Previous research has explored both traditional machine learning methods and deep learning approaches to address these challenges. Early FER systems relied on handcrafted feature extraction techniques such as Local Binary Patterns (LBP), Optical Flow, and Gabor filters [5, 6]. While effective in static and controlled settings, these methods often needed help with the variability inherent in dynamic, real-world environments [4]. With the advent of deep learning, Convolutional Neural Networks (CNN) have become a cornerstone for FER development. By automatically learning hierarchical features directly from raw image data, CNN-based models have demonstrated remarkable improvements in accuracy and robustness [1, 3]. These methods have been successfully applied to large-scale datasets like FER2013, comprising over 35,000 grayscale images across seven emotional categories [4].

While deep learning approaches have advanced the field considerably, several fundamental challenges persist in FER development. Overfitting due to limited labeled data, data imbalance, and variability in human expressions remain significant barriers to achieving robust system performance [1, 5, 6]. To address these limitations, researchers have employed strategies such as data augmentation, dropout layers, and normalization, which have shown promise in mitigating these issues [3, 4]. Normalization plays a crucial role by ensuring feature comparability across samples, improving numerical stability during training, and facilitating faster model convergence [7]. Nevertheless, there remains a pressing need for innovative methodologies to enhance the generalizability and applicability of FER systems in diverse real-world scenarios.
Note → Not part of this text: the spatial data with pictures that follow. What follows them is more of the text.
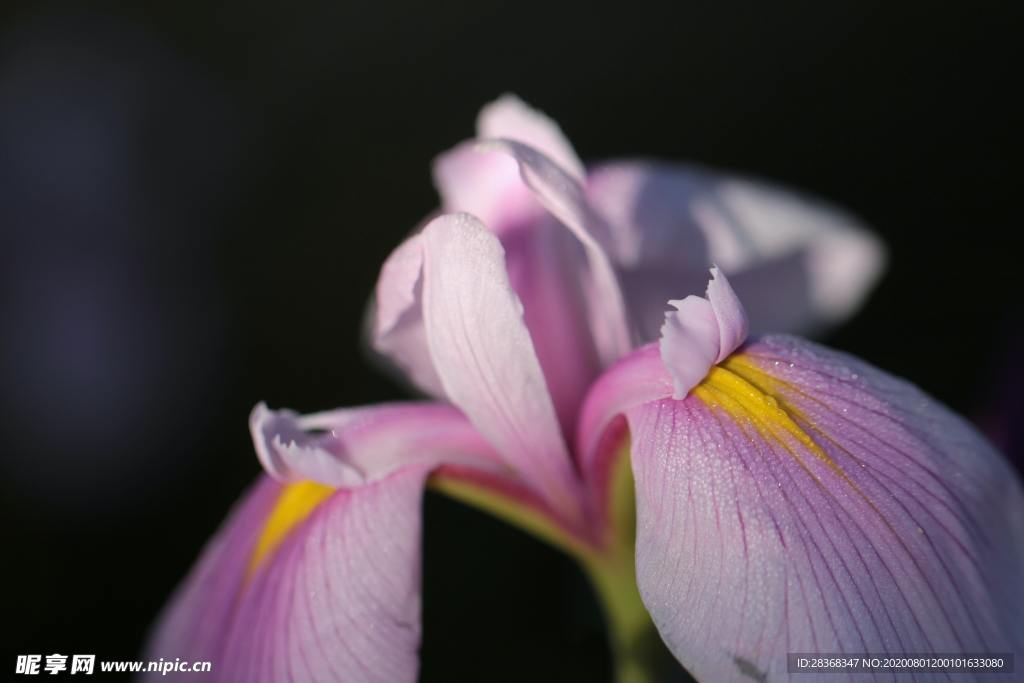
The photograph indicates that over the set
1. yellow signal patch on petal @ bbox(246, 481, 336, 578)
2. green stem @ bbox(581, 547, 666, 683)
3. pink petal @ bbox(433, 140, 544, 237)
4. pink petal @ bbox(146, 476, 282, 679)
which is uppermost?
pink petal @ bbox(433, 140, 544, 237)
This study offers FER by developing a novel deep learning framework that explores three critical challenges: overfitting in large-scale datasets, class imbalance among emotion categories, and performance degradation under variable real-world conditions.

The approach introduces several critical enhancements to advanced FER systems:

(1) an adaptive preprocessing pipeline that enhances data quality and feature diversity through techniques like normalization, rotation, and flipping.

(2) an optimized CNN architecture with advanced regularization methods such as dropout and L2 regularization.

(3) an efficient training strategy featuring dynamic hyperparameter tuning and early stopping. These strategies aspire to enhance classification accuracy and computational efficiency.

2. DataSets

2.1. Data collection and description

The dataset used in this study is the FER2013 dataset, a widely recognized benchmark for FER tasks. Figure 1 shows 32,298 grayscale images of human faces, each resized to 48x48 pixels, distributed across seven emotional categories: anger, disgust, fear, happiness, sadness, surprise, and neutral. The dataset is divided into training (28,709 images) and test (3,589 images) subsets.

/word/media/image1.png

Figure 1: Sample Images from the FER2013 Dataset.

FER2013 provides the scale and diversity needed for training deep learning models in FER. Its pose, lighting, and demographic feature variability offer a challenging standard for developing robust and generalizable FER systems. Additionally, its comprehensive representation of emotional states aligns with the goal of addressing real-world variability and enhancing model performance across diverse scenarios. However, as shown in Figure 2, the dataset exhibits notable class imbalance, with happiness accounting for approximately 25% of the training samples and disgust comprising only about 1.5%, offering a significant challenge for model training.

/word/media/image2.png

Figure 2: Emotion class distribution in the FER2013 dataset for train and validation sets.

2.2. Data Pre-processing

Effective data preprocessing is essential for ensuring the quality and consistency of inputs in FER tasks, where noise and variability can significantly impact model performance. All images were converted to grayscale and resized to a uniform dimension of 48x48 pixels, reducing computational complexity while preserving essential features for emotion recognition. Pixel intensity normalization followed, rescaling all pixel values to the range [0,1]. The raw pixel intensities are scaled consistently across the dataset through this normalization process, reducing the influence of varying brightness levels or contrast in the images. Furthermore, data augmentation was applied to address the class imbalance and increase training data diversity, using random rotations, horizontal flipping, width and height shifts, and zooming techniques. These transformations simulate real-world variations, such as changes in orientation and perspective, improving the model's ability to generalize to unseen data.

2.3. Model selection

Among various machine learning approaches, CNN has emerged as a leading solution for the FER problem due to its ability to automatically learn hierarchical features directly from raw image data, eliminating manual feature extraction, and showcasing remarkable robustness and adaptability across diverse datasets and conditions [8]. This study employs a customized CNN architecture tailored to address FER challenges, incorporating techniques to enhance performance and generalizability. The overall structure of the proposed architecture is illustrated in Figure 3.

/word/media/image3.tiff

Figure 3: Proposed CNN architecture for facial expression recognition.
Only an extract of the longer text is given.